-- START OF Available records --
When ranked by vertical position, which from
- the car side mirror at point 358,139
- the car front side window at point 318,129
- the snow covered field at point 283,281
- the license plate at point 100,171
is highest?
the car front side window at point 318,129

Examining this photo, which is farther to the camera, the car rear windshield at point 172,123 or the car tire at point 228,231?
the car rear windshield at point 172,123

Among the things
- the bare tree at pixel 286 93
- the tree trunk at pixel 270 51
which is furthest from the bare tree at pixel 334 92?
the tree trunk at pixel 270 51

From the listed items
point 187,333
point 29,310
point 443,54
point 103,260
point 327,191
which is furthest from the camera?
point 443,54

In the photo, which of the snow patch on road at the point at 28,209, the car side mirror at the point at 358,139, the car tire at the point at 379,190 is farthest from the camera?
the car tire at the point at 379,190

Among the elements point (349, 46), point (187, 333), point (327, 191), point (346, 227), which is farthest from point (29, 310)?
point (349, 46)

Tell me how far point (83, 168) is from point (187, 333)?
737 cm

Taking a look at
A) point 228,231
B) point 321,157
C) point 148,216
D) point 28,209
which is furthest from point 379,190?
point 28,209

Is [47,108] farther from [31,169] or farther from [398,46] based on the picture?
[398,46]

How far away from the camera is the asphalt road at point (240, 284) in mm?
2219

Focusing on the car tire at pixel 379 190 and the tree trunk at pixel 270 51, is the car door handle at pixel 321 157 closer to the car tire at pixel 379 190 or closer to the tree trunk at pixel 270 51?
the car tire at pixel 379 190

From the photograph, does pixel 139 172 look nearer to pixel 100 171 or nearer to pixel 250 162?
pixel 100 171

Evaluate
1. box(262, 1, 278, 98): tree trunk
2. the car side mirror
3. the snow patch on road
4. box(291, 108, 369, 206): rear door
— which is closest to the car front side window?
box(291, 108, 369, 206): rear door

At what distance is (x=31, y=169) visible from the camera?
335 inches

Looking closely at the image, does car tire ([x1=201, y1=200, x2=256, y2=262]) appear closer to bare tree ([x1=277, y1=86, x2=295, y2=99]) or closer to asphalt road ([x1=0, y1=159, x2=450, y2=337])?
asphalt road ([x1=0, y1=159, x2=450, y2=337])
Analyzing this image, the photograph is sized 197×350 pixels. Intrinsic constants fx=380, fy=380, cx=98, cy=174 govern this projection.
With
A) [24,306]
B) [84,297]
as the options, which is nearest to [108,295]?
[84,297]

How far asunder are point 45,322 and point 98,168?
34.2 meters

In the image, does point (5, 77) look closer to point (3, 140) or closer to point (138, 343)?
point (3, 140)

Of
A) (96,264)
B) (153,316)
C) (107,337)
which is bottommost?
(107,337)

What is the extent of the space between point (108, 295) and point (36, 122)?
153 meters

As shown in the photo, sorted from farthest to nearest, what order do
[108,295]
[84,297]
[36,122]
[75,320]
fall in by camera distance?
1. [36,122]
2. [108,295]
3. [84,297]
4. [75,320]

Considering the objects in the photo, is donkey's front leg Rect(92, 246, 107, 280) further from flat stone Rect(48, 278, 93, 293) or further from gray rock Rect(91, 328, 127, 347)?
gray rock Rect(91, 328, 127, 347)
-- END OF Available records --
#### Task objective:
Copy every one of the entries above word for word, with no changes.

#### Task solution:
When ranked by vertical position, which from
- the car side mirror at point 358,139
- the car front side window at point 318,129
- the snow covered field at point 283,281
- the license plate at point 100,171
is highest?
the car front side window at point 318,129

Examining this photo, which is farther to the camera, the car rear windshield at point 172,123 or the car tire at point 228,231?
the car rear windshield at point 172,123

Among the things
- the bare tree at pixel 286 93
- the tree trunk at pixel 270 51
which is furthest from the bare tree at pixel 334 92?
the tree trunk at pixel 270 51

From the listed items
point 187,333
point 29,310
point 443,54
point 103,260
point 327,191
which is furthest from the camera?
point 443,54

In the photo, which of the snow patch on road at the point at 28,209, the car side mirror at the point at 358,139, the car tire at the point at 379,190 is farthest from the camera?
the car tire at the point at 379,190

Among the elements point (349, 46), point (187, 333), point (327, 191), point (346, 227), which is farthest from point (29, 310)?
point (349, 46)

Tell me how far point (83, 168) is from point (187, 333)?
737 cm

Taking a look at
A) point 228,231
B) point 321,157
C) point 148,216
D) point 28,209
which is furthest from point 379,190?
point 28,209

Is [47,108] farther from [31,169] or farther from [398,46] based on the picture?
[398,46]

How far away from the camera is the asphalt road at point (240, 284) in mm?
2219

Focusing on the car tire at pixel 379 190 and the tree trunk at pixel 270 51, is the car door handle at pixel 321 157 closer to the car tire at pixel 379 190 or closer to the tree trunk at pixel 270 51?
the car tire at pixel 379 190

From the photograph, does pixel 139 172 look nearer to pixel 100 171 or nearer to pixel 250 162?
pixel 100 171

Evaluate
1. box(262, 1, 278, 98): tree trunk
2. the car side mirror
3. the snow patch on road
4. box(291, 108, 369, 206): rear door
— which is closest to the car front side window?
box(291, 108, 369, 206): rear door

At what distance is (x=31, y=169) visible from the camera?
335 inches

Looking closely at the image, does car tire ([x1=201, y1=200, x2=256, y2=262]) appear closer to bare tree ([x1=277, y1=86, x2=295, y2=99]) or closer to asphalt road ([x1=0, y1=159, x2=450, y2=337])?
asphalt road ([x1=0, y1=159, x2=450, y2=337])
Analyzing this image, the photograph is sized 197×350 pixels. Intrinsic constants fx=380, fy=380, cx=98, cy=174 govern this projection.
With
A) [24,306]
B) [84,297]
as the options, which is nearest to [108,295]?
[84,297]

How far asunder are point 45,322 and point 98,168?
34.2 meters

In the image, does point (5, 77) look closer to point (3, 140) or closer to point (138, 343)?
point (3, 140)

Of
A) (96,264)
B) (153,316)
C) (107,337)
which is bottommost?
(107,337)

What is the extent of the space between point (108, 295) and point (36, 122)?
153 meters

As shown in the photo, sorted from farthest to nearest, what order do
[108,295]
[84,297]
[36,122]
[75,320]
fall in by camera distance?
1. [36,122]
2. [108,295]
3. [84,297]
4. [75,320]

Considering the objects in the photo, is donkey's front leg Rect(92, 246, 107, 280) further from flat stone Rect(48, 278, 93, 293) or further from gray rock Rect(91, 328, 127, 347)?
gray rock Rect(91, 328, 127, 347)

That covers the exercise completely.